The Oakleigh Motel on the Princes Highway, Victoria.Credit: National Archives of Australia

When the world's first motel opened in California in 1925, five or so years after the end of the Spanish Flu pandemic, little could its designers and builders know that they had laid the foundations of the perfect model for a pathogen-free holiday nearly a century later.

Suddenly, in the era of the coronavirus, this form of back-to-basics accommodation with its abundance of anonymity (typified by the ingenious breakfast hatch, through which meals magically appear) offers renewed appeal.

Indeed, for Tim Ross, comedian, design aficionado and author of the book Motel: Images of Australia on Holidays, there's the realisation that with domestic travel restrictions set to ease, with NSW leading the way, motels offer a return to simplicity and affordability in uncertain times.

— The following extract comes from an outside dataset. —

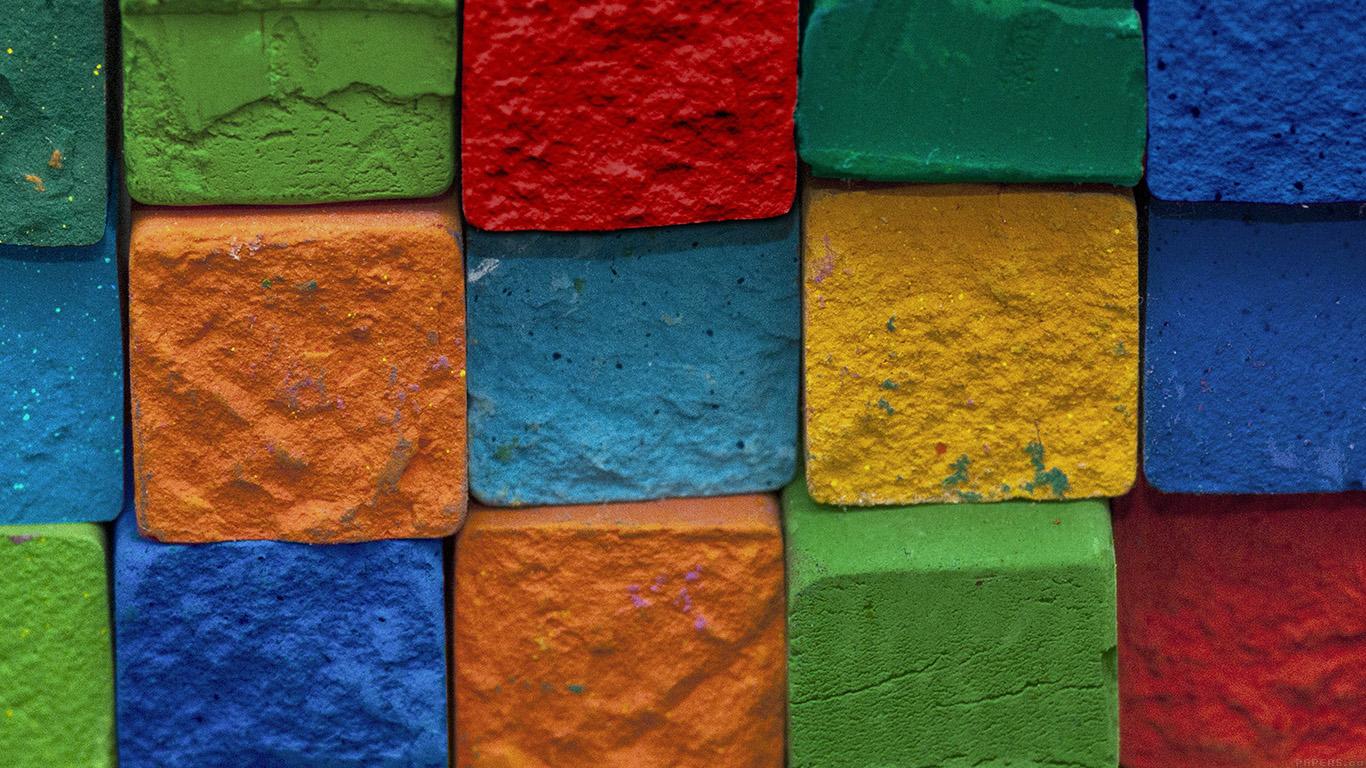 desktop-wallpaper-laptop-mac-macbook-airvh68-color-block-art-pattern-wallpaper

A motel in Alice Springs, 1970.

A motel in Alice Springs, 1970.Credit: National Archives of Australia

"The idea that you can drive straight up to your room with the key already in the door (since you'd already booked and paid for it online) with no lift buttons to touch and no buffet breakfast means that the motel should make a comeback from a safety point of view alone," he says.

Trent Fraser, the chief executive of the US-based Choice Hotels, which in 2002 took over the Australian Flag Inns brand, agrees that motel and motor-inn style accommodation is well placed to benefit from the anticipated increase in Australians taking self-drive holidays as they likely eschew air travel.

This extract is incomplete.